Autumn Equinox, by Jabbour Douaihy

In Lebanon, in the mid-80s, an unnamed young man writes in his diary.  He has studied in the US and sometimes writes to the girl he met there, but since he doesn't know her address and she can't write to him anyway, he's sending his letters into a void.  He has no job.  He's trying to improve his life -- he makes his mom and sister sit for three formal meals a day, throws out nearly all his books, and practices sitting so that he'll look confident.  All summer, as violence simmers under the village's ordinary life, he makes strange attempts at normalcy and writes about his life and his relatives, and his diary ends on the autumn equinox.

This is kind of a quiet but odd little novel, and although it's set in the middle of the Lebanese civil war, that war only breaks in to the story a few times.  The diarist seems like an ordinary young man at first, but his actions get stranger as the summer goes on.  Various quotations I liked:
I sometimes think that since we've laid down our arms and made peace with our enemies, Uncle Mansour lives only to prove his suspicions that life is a series of ambushes.  I don't think he's totally wrong about that.

What she also doesn't know is that I have to finish my project before the autumn equinox arrives, when the orange glow is only a harbinger of the end, and my willpower dissolves, and I become weak and unable to act or make any decisions. Anyway, I think that my mother and sister have been whispering about my change in behavior and has been hoping to marry me off as soon as possible.

...and the others have their own lives, which no one can penetrate, whereas I'm wide open, useless; I watched The Great Gatsby once, and it haunted me for a decade.

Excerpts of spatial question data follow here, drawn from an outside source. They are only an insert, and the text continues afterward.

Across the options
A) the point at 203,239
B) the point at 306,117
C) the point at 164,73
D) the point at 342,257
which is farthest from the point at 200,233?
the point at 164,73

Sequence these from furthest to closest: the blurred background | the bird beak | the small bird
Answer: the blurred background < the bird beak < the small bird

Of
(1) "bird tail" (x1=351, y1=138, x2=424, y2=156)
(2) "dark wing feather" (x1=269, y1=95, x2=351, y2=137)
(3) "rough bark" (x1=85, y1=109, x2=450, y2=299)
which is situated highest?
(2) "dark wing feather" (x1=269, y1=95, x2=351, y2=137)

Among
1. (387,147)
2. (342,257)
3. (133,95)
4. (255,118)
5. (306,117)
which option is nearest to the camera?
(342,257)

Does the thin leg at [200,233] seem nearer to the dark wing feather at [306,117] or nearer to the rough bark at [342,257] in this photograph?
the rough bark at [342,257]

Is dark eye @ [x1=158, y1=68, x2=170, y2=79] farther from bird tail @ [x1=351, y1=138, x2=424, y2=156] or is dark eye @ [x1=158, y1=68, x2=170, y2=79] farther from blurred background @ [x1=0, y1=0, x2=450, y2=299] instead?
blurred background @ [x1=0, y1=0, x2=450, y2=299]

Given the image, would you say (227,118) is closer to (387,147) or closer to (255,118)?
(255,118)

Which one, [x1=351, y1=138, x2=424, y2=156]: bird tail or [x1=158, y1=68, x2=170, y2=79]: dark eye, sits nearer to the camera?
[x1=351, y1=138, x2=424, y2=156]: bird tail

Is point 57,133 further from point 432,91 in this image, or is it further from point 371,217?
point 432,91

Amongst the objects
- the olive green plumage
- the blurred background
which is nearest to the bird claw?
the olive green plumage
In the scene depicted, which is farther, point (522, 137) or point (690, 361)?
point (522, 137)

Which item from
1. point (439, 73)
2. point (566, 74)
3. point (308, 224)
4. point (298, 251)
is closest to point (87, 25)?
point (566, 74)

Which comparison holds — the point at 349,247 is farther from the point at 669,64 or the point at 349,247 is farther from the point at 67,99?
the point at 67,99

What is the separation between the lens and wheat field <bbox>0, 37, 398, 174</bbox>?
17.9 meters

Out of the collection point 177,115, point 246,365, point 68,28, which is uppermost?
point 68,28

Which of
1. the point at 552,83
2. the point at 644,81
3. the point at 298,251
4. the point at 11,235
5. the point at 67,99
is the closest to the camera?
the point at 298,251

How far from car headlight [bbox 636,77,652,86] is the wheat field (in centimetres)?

That's how I've spent the time, trying to find the perfect way to sit, one which would gather me around myself to be tenacious, alert, and handsome.

I spent yesterday afternoon trying to classify my books. First I set aside the detective novels because they don't leave any room for secrets, and then the modern poetry books because they make a religion out of a secret.

So all I kept were reference books. Today I think reference books make me feel secure, while the other books make me vulnerable. The dictionary organizes the world, and the novel turns it to rubble.

My mother says the signs of winter are beginning to show. I don't care about that because I've completed my plan, and here I am, clean and elegant. My life is smooth and organized. I don't fear the rain or anything else.

This was an intriguing short novel that I enjoyed pretty well. It does make me want to try more Arabic literature, so there you go.